Blog posted by: Matt Peacock, Friday, 15 July 2016 - 10:00am.

Next week, homeless people take over the streets of Rio in an artistic occupation of pop-up performances and workshops as part of the 2016 Cultural Olympiad. Organised by With One Voice (the international programme of Streetwise Opera) and entitled Uma Só Voz, the week runs between 19 and 23 July 2016 and aims to increase visibility for Rio’s street homeless population. With One Voice Director Matt Peacock explains.

It’s easy to over-emphasise the importance of certain projects but next week’s Uma só Voz at the Rio 2016 Cultural Olympiad – involving almost 40 events with 300 homeless people and representatives from seven countries plus the launch of the first global arts and homelessness movement – does seem significant! 

This is our third exchange with Brazil and over the last six months, a committee has been established in Rio to manage plans for a final programme entitled Uma só Voz (the Portuguese translation of With One Voice). The committee – comprising members of the Homeless People’s Movement, the city council and NGOs in arts and homelessness – has built an incredibly ambitious and exciting week of performances and workshops. They have named it an ‘arts occupation of Rio’ where homeless people will be given visibility and dignity through artistic events throughout the city, from the streets and homeless centres to the most iconic cultural venues. 

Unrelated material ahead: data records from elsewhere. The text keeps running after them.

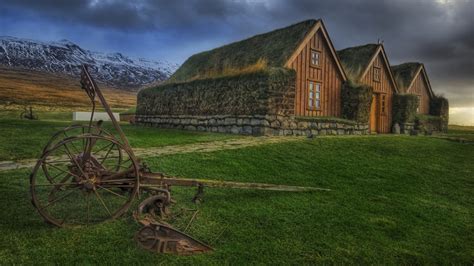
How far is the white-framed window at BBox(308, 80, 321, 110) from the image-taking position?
1975cm

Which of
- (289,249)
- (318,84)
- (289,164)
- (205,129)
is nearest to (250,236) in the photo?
(289,249)

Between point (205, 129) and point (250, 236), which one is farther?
point (205, 129)

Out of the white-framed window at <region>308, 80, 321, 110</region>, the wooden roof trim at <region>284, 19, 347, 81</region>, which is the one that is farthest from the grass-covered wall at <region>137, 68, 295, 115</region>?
the white-framed window at <region>308, 80, 321, 110</region>

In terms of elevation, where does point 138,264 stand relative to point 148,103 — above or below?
below

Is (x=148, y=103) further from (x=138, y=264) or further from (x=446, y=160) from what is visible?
(x=138, y=264)

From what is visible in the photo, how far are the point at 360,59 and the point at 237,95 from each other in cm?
1253

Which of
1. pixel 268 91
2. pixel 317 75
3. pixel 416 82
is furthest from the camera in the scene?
pixel 416 82

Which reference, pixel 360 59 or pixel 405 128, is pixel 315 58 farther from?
pixel 405 128

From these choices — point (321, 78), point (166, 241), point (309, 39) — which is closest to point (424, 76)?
point (321, 78)

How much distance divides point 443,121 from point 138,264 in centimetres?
3578

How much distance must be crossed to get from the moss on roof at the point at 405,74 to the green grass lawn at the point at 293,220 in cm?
2320

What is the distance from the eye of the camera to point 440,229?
5809mm

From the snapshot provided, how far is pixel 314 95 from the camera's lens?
20.1 metres

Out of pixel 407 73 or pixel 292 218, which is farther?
pixel 407 73
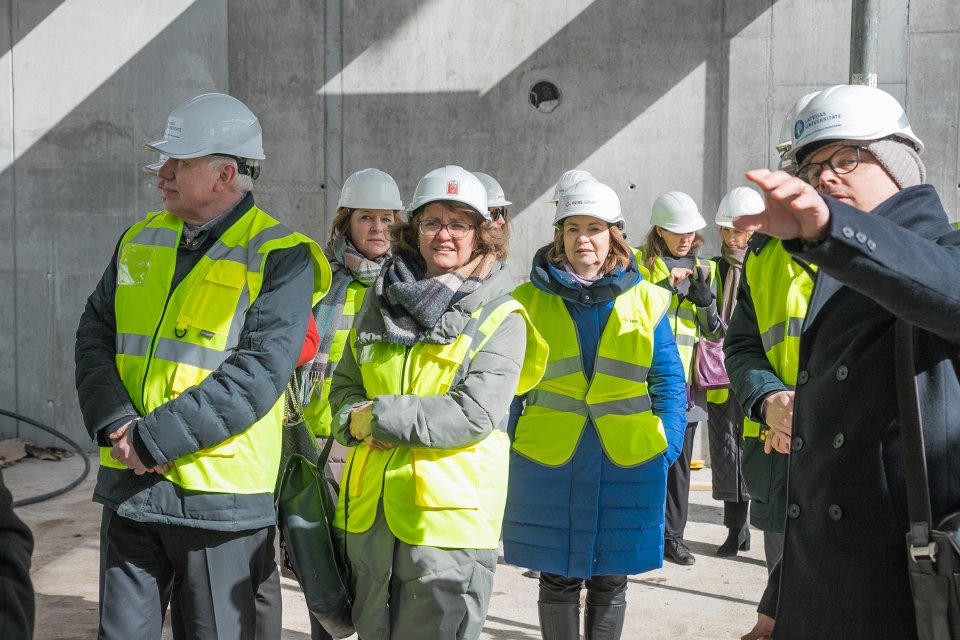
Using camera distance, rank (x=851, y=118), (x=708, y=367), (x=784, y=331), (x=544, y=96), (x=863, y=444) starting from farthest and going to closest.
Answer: (x=544, y=96), (x=708, y=367), (x=784, y=331), (x=851, y=118), (x=863, y=444)

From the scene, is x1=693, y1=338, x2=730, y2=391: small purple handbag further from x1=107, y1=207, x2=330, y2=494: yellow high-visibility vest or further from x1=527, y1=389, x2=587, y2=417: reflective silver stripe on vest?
x1=107, y1=207, x2=330, y2=494: yellow high-visibility vest

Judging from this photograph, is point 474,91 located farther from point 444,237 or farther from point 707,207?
point 444,237

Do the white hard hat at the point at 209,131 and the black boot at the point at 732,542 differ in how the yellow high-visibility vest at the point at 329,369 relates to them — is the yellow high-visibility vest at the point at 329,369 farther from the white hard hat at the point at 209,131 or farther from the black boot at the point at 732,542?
the black boot at the point at 732,542

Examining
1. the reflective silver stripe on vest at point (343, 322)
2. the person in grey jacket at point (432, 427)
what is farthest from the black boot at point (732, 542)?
the person in grey jacket at point (432, 427)

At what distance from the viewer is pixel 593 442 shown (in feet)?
14.1

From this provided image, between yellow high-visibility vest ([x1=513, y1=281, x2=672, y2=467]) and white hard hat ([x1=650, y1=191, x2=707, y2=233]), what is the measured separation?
2515 millimetres

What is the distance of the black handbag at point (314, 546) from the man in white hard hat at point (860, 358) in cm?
149

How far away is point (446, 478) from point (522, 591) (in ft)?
8.79

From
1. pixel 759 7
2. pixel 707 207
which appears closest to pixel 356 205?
pixel 707 207

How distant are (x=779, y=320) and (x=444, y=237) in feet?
4.04

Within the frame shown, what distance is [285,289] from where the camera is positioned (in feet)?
11.3

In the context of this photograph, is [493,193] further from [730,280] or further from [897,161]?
[897,161]

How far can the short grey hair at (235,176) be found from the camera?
11.6ft

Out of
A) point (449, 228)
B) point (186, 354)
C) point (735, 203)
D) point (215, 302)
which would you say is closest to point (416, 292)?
point (449, 228)
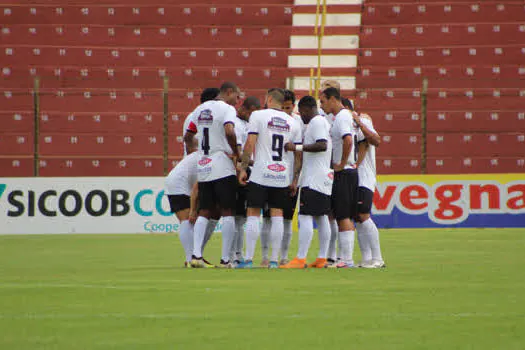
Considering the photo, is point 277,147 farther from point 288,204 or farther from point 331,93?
point 331,93

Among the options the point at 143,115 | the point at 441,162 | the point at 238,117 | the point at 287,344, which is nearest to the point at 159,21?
the point at 143,115

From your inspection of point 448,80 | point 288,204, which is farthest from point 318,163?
point 448,80

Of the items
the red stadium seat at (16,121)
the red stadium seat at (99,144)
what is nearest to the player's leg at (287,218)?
the red stadium seat at (99,144)

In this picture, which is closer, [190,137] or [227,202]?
[227,202]

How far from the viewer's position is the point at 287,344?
204 inches

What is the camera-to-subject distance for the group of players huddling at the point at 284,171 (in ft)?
35.0

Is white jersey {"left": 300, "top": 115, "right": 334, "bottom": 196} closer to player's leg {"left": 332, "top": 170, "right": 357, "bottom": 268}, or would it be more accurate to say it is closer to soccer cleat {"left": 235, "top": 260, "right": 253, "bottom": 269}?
player's leg {"left": 332, "top": 170, "right": 357, "bottom": 268}

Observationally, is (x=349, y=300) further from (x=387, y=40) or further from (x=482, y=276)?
(x=387, y=40)

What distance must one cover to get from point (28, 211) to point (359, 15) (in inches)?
466

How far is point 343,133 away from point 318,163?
1.29 feet

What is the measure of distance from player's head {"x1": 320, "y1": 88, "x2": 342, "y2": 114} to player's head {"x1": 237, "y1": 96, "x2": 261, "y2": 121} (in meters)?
0.73

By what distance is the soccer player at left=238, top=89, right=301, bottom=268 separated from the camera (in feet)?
34.9

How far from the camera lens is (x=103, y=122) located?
23344mm

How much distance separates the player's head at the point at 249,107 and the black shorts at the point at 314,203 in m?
1.11
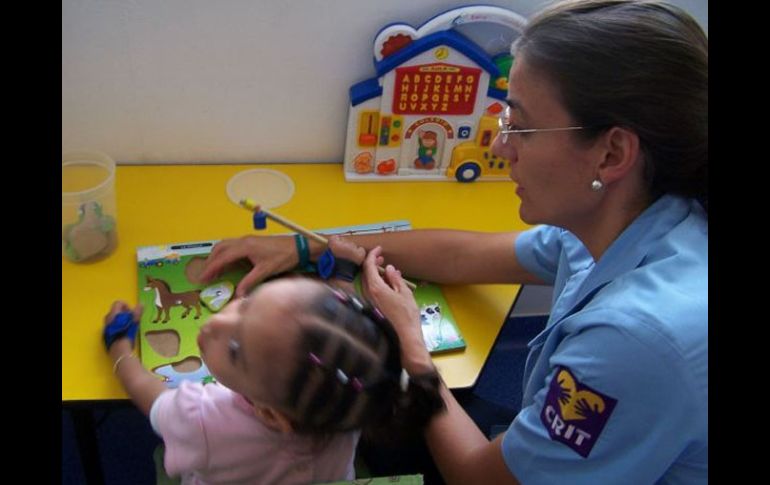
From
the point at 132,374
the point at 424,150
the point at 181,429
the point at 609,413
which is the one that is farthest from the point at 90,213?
the point at 609,413

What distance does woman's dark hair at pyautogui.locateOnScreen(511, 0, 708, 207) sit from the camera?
0.90 meters

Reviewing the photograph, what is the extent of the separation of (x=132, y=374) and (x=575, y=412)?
649mm

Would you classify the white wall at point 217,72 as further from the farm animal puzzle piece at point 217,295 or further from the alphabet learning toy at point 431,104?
the farm animal puzzle piece at point 217,295

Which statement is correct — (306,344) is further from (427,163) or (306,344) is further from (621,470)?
(427,163)

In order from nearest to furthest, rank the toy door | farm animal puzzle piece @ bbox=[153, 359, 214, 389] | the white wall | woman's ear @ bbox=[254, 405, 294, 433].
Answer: woman's ear @ bbox=[254, 405, 294, 433]
farm animal puzzle piece @ bbox=[153, 359, 214, 389]
the white wall
the toy door

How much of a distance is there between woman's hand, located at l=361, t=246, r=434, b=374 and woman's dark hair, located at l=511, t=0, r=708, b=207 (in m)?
0.43

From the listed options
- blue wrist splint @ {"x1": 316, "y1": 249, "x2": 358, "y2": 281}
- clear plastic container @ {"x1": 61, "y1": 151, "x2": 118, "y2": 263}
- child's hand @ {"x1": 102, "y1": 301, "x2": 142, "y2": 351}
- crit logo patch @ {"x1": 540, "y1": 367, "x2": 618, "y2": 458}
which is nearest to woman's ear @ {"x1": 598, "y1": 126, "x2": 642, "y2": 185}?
crit logo patch @ {"x1": 540, "y1": 367, "x2": 618, "y2": 458}

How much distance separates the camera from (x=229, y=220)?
1443mm

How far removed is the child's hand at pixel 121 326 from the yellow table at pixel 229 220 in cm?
3

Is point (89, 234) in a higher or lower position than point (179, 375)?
higher

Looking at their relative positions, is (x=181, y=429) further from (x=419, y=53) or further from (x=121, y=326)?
(x=419, y=53)

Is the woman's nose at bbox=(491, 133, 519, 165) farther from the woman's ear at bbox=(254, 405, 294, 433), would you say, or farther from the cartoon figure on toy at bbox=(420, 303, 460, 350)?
the woman's ear at bbox=(254, 405, 294, 433)
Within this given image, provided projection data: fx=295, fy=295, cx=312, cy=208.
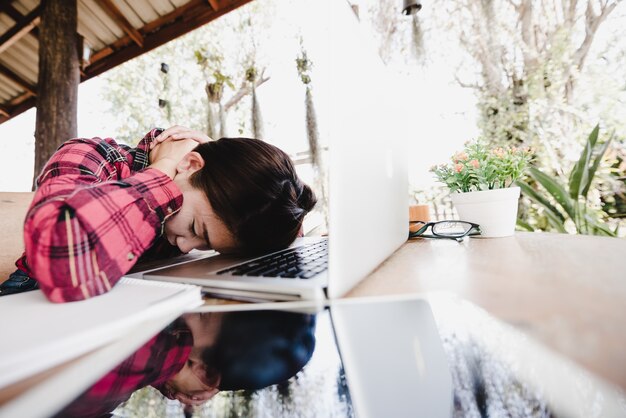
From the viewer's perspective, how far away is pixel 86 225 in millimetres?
485

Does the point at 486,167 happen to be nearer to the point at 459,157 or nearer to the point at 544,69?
the point at 459,157

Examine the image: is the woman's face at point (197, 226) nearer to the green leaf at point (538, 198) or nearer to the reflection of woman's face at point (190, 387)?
the reflection of woman's face at point (190, 387)

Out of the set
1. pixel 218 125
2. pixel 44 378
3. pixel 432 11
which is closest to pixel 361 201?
pixel 44 378

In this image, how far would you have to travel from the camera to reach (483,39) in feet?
10.6

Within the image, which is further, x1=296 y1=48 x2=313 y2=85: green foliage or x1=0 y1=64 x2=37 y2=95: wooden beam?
x1=296 y1=48 x2=313 y2=85: green foliage

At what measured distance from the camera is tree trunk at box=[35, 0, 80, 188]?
185cm

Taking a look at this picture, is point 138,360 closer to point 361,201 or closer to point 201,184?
point 361,201

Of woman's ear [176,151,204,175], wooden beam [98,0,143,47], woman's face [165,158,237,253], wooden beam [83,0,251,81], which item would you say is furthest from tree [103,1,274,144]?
woman's face [165,158,237,253]

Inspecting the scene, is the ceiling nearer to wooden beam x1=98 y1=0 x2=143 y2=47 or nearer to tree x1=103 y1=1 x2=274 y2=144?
wooden beam x1=98 y1=0 x2=143 y2=47

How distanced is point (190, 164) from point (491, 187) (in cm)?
83

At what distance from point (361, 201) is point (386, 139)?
0.21 meters

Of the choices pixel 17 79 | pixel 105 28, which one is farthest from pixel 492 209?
pixel 17 79

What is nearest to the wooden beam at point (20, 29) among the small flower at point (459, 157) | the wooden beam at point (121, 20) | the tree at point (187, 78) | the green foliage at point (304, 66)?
the wooden beam at point (121, 20)

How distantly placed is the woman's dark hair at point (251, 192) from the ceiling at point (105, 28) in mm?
2400
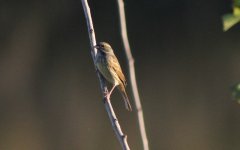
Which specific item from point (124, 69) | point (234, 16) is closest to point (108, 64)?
point (124, 69)

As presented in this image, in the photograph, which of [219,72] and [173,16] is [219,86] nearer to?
[219,72]

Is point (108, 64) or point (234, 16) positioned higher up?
point (234, 16)

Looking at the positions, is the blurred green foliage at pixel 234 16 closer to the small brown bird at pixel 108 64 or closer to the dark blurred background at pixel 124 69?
the small brown bird at pixel 108 64

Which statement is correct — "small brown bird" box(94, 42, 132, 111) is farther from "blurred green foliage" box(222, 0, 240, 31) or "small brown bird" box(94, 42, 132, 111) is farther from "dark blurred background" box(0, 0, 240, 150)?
"blurred green foliage" box(222, 0, 240, 31)

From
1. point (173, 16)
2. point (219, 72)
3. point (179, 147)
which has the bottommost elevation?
point (179, 147)

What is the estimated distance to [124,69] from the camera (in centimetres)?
866

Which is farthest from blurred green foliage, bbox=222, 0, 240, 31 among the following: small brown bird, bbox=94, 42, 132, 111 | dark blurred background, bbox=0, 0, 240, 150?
dark blurred background, bbox=0, 0, 240, 150

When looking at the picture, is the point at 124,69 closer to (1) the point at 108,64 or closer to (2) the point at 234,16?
(1) the point at 108,64

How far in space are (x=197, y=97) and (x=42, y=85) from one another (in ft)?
5.06

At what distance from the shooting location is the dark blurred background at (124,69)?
28.5 feet

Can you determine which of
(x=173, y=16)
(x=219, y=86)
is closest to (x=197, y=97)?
(x=219, y=86)

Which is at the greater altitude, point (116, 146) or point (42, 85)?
point (42, 85)

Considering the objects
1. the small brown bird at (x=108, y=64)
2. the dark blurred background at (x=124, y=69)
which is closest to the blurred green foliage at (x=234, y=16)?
the small brown bird at (x=108, y=64)

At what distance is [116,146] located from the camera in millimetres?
8859
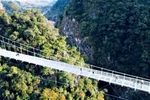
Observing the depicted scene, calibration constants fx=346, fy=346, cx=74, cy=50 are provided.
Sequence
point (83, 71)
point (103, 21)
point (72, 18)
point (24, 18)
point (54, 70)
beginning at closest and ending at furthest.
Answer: point (83, 71) → point (54, 70) → point (24, 18) → point (103, 21) → point (72, 18)

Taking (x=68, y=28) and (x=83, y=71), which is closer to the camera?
(x=83, y=71)

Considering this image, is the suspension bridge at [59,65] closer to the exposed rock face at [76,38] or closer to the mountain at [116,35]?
the mountain at [116,35]

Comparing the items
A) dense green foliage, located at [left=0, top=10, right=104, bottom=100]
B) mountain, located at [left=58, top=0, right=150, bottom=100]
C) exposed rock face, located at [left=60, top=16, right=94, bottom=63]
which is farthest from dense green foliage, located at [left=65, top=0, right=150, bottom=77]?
dense green foliage, located at [left=0, top=10, right=104, bottom=100]

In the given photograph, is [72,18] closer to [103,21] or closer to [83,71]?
[103,21]

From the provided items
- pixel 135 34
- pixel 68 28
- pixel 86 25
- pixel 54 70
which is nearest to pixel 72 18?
pixel 68 28

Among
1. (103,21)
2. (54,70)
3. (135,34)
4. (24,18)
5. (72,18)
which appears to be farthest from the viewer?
(72,18)

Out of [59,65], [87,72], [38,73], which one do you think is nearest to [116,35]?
[87,72]
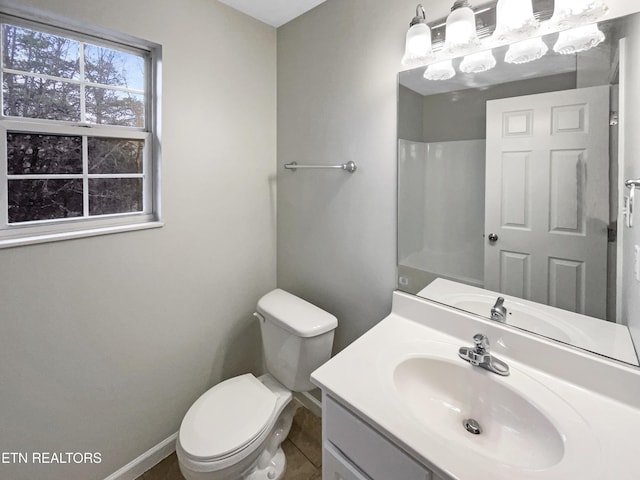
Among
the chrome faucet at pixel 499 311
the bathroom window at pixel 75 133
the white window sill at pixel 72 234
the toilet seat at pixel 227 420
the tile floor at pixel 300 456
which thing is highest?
the bathroom window at pixel 75 133

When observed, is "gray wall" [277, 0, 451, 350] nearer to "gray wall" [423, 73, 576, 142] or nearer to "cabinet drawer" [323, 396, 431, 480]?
"gray wall" [423, 73, 576, 142]

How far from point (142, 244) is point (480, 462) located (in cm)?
148

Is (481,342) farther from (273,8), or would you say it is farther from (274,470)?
(273,8)

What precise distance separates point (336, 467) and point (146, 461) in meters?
1.17

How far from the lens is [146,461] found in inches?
61.8

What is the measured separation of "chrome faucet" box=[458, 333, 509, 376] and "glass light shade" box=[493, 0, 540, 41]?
0.99 m

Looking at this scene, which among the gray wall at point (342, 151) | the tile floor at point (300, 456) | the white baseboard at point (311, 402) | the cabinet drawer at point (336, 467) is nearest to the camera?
the cabinet drawer at point (336, 467)

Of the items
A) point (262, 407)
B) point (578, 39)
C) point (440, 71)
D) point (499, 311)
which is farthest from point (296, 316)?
point (578, 39)

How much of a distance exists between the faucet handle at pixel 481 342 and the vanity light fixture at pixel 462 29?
1005 millimetres

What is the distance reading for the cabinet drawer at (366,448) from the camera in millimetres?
767

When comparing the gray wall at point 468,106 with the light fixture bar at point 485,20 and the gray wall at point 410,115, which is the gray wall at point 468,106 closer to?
the gray wall at point 410,115

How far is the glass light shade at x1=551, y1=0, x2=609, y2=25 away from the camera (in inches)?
35.8

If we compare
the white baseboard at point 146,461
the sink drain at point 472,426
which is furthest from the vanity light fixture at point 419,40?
the white baseboard at point 146,461

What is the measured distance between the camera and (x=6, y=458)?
3.90 ft
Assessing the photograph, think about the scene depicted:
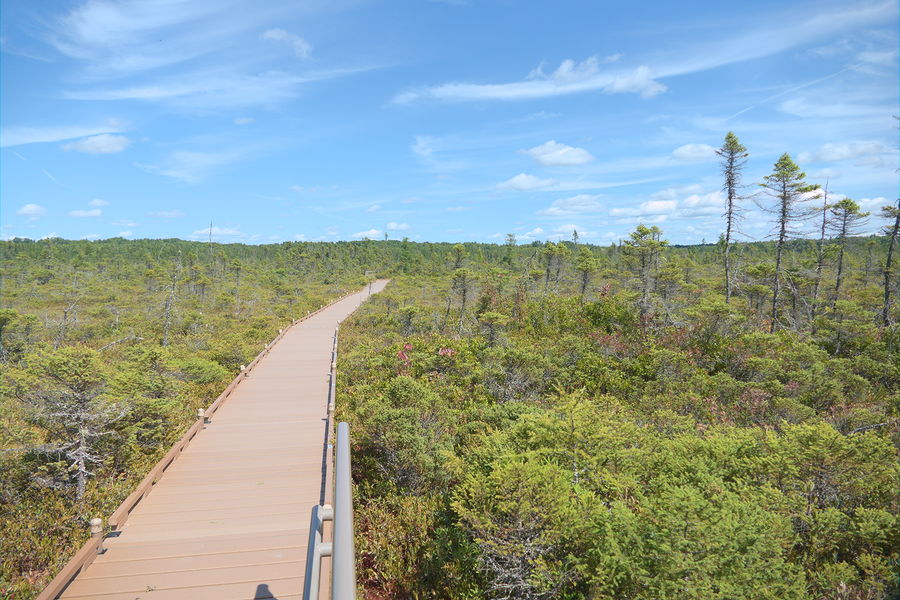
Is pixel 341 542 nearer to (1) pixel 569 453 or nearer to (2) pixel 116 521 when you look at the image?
(1) pixel 569 453

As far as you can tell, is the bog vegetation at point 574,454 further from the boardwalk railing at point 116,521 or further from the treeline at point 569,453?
the boardwalk railing at point 116,521

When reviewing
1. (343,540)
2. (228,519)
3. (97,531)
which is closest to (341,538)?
(343,540)

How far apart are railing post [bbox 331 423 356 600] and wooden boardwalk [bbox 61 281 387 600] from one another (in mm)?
3728

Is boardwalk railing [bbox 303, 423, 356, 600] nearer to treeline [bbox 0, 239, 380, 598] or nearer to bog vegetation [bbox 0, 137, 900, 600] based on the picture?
bog vegetation [bbox 0, 137, 900, 600]

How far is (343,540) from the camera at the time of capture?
1.39 m

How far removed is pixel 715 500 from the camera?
4.50 meters

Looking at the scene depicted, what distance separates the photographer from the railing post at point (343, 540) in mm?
1162

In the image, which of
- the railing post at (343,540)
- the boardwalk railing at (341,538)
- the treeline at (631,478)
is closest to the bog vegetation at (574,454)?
the treeline at (631,478)

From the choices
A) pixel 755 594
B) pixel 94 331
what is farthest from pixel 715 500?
pixel 94 331

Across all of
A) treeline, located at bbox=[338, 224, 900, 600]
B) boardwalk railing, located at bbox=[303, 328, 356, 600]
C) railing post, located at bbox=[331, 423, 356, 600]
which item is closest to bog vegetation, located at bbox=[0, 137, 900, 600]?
treeline, located at bbox=[338, 224, 900, 600]

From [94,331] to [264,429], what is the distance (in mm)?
21617

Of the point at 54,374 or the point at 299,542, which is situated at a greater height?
the point at 54,374

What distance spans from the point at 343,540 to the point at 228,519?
18.5 feet

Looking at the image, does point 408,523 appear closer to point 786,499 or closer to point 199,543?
point 199,543
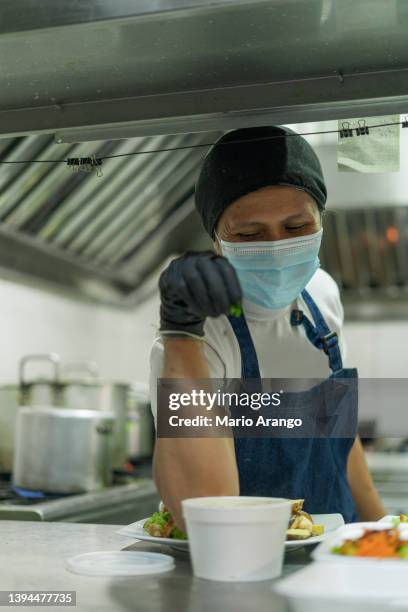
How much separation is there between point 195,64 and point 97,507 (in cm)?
163

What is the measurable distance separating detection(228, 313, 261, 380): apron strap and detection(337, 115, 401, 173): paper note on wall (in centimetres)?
28

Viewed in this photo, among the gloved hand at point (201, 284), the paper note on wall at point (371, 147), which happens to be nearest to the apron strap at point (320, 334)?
the paper note on wall at point (371, 147)

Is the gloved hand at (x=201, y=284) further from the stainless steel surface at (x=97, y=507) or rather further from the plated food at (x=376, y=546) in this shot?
the stainless steel surface at (x=97, y=507)

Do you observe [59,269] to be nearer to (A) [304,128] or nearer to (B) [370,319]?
(B) [370,319]

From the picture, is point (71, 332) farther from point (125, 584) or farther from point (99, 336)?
point (125, 584)

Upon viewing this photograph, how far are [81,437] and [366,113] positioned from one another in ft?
5.20

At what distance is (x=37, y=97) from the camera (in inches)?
44.7

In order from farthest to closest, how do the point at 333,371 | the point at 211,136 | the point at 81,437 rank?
the point at 81,437, the point at 333,371, the point at 211,136

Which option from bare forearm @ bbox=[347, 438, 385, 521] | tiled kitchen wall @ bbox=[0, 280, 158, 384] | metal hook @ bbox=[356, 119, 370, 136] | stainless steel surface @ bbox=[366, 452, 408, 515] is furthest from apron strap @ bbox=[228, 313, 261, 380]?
stainless steel surface @ bbox=[366, 452, 408, 515]

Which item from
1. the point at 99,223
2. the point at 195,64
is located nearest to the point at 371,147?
the point at 195,64

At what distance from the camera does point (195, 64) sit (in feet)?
3.38

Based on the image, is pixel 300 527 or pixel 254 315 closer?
pixel 300 527

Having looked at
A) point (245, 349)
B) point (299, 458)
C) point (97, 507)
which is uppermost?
point (245, 349)

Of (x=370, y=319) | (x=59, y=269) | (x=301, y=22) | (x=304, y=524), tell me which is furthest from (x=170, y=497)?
(x=370, y=319)
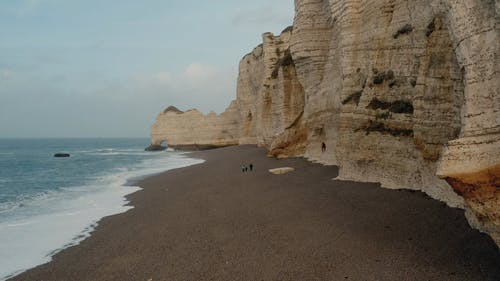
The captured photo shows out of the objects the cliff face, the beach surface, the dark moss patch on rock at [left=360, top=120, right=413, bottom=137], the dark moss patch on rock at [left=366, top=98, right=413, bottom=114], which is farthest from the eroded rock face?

Highlights include pop-up concerts by some of the 11 choirs we have helped set up in Rio (in locations including the steps of the opera house, the Museum of Tomorrow and public squares); dance workshops by Sokerissa (an NGO from Tokyo) led by the founder and two dancers who have experienced homelessness; discussions about Brazil’s Homeless People’s Movement and how that has inspired Manchester’s Homelessness Charter; exchanges and training between some of the most important theatre groups in the field including Cardboard Citizens, Milk Crate and Theatre of the Oppressed NYC; The Choir With No Name running workshops and training for local choir directors; a poetry session by an arts activist from Osaka who has started an arts ‘university’ for homeless people; workshops to create musical instruments from recycled material led by a performer who has experienced homelessness from Som da Rua in Portugal; and a verbatim theatre piece about transsexual homeless people living on the streets of Rio.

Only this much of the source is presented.